4. San Telmo Antiques Fair
Every Sunday Plaza Dorrego transforms into an antique dream. Crowded stalls of old jewelry, cameras, glass bottles, pocket watches, figurines, brass instruments and ephemera are up for negotiations. Nearby, street performers, impromptu tango shows and street vendors all vie for some of the attention.
5. Avenida 9 de Julio
Named in honor of Argentina’s Independence Day, Avenida 9 de Julio is one of the widest streets in the world. This is the mad dash of all mad dashes. With six lanes in each direction, and spanning an entire city block, it’s nearly impossible to make it across in one go. Most pedestrians need three green lights to get across. But if you’ve got the time and the daring, this activity could in fact take the entire afternoon. Just remember, safety first!

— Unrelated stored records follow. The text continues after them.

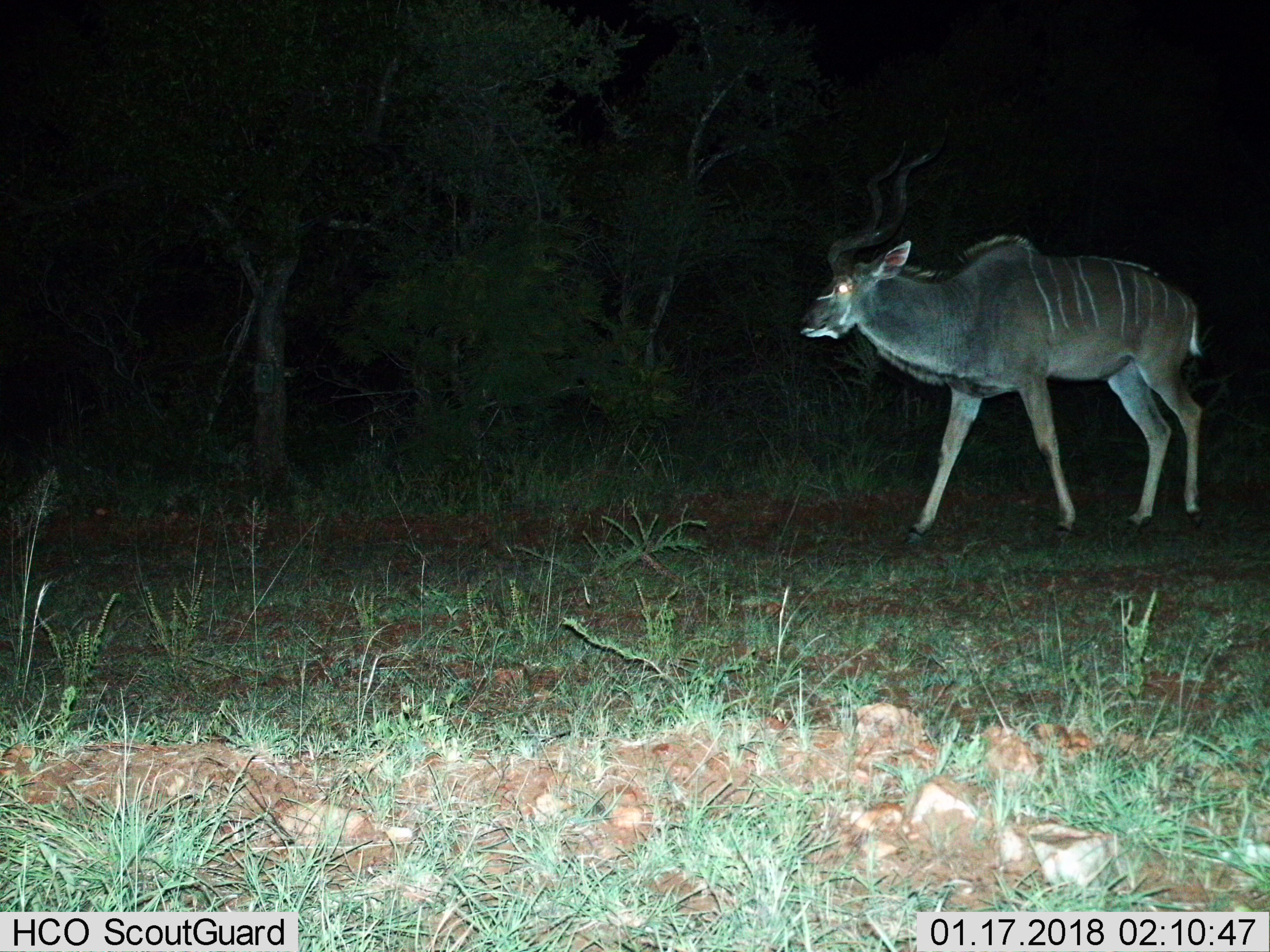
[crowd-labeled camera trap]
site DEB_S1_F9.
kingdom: Animalia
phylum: Chordata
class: Mammalia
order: Artiodactyla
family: Bovidae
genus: Tragelaphus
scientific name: Tragelaphus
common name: kudu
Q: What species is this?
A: Kudu (Tragelaphus).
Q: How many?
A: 1.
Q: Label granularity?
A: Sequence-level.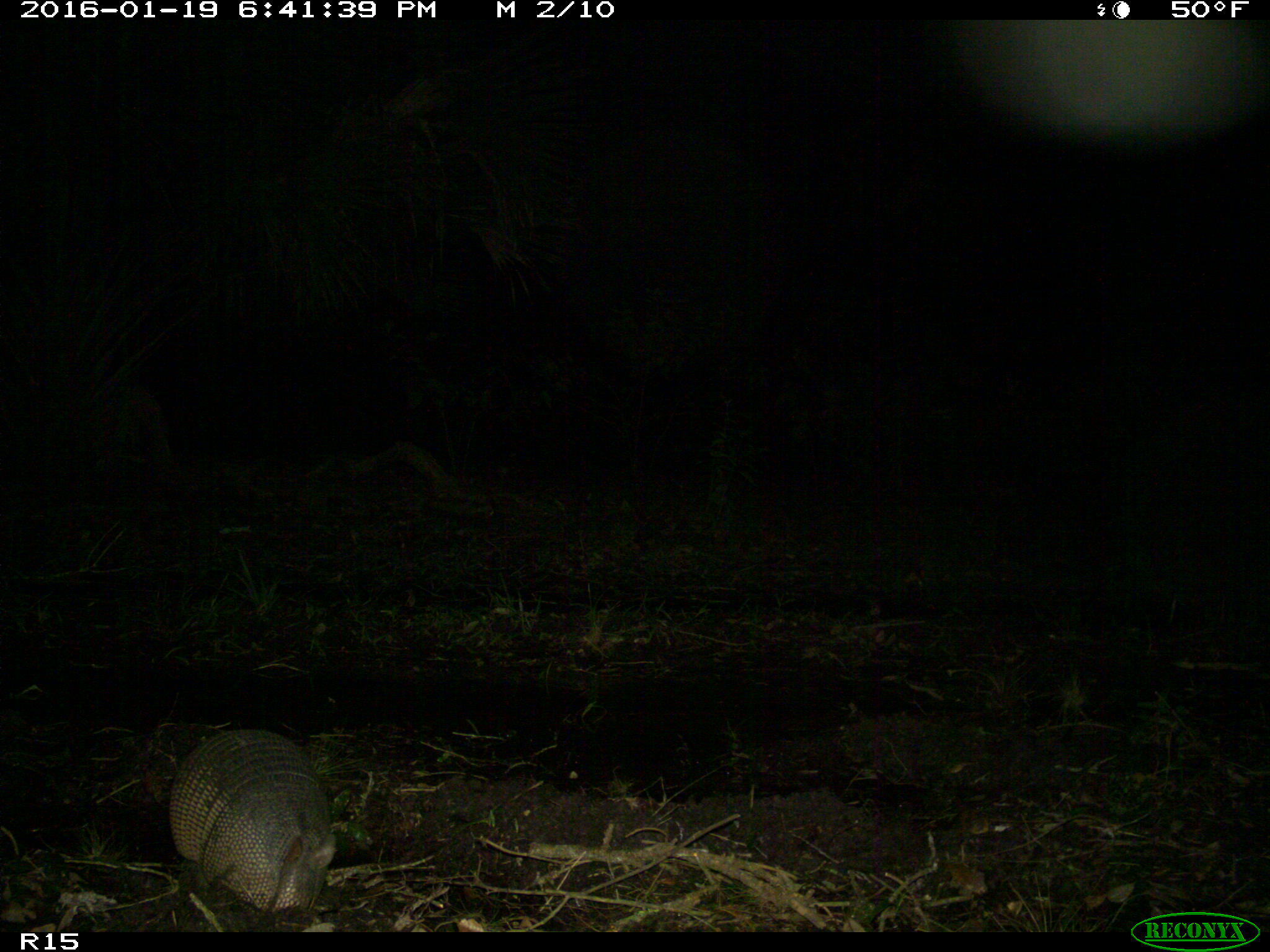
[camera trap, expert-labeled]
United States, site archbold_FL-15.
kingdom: Animalia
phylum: Chordata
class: Mammalia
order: Cingulata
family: Dasypodidae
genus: Dasypus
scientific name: Dasypus novemcinctus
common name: nine-banded armadillo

6. Hipódromo Argentino de Palermo
Almost entirely overlooked by tourists, the Hippodrome (race track) unexpectedly merges beautiful animals and a quiet locale with gambling. Admission is free on weekdays with races going off every thirty minutes. Grab yourself a racing form and practice saying, “Numero cinco, diez pesos para ganador”.
7. People Watching
People Watching in Buenos Aires is sort of like having a near-death taxi experience in New York City, its basic protocol. And while this can be done virtually anywhere, the sidewalk cafes of Palermo Viejo and the bustling shopping thoroughfare of Avenida Florida are among the top spots. Keep an eye out for paseaperros, professional dog walkers managing 15 dogs at once.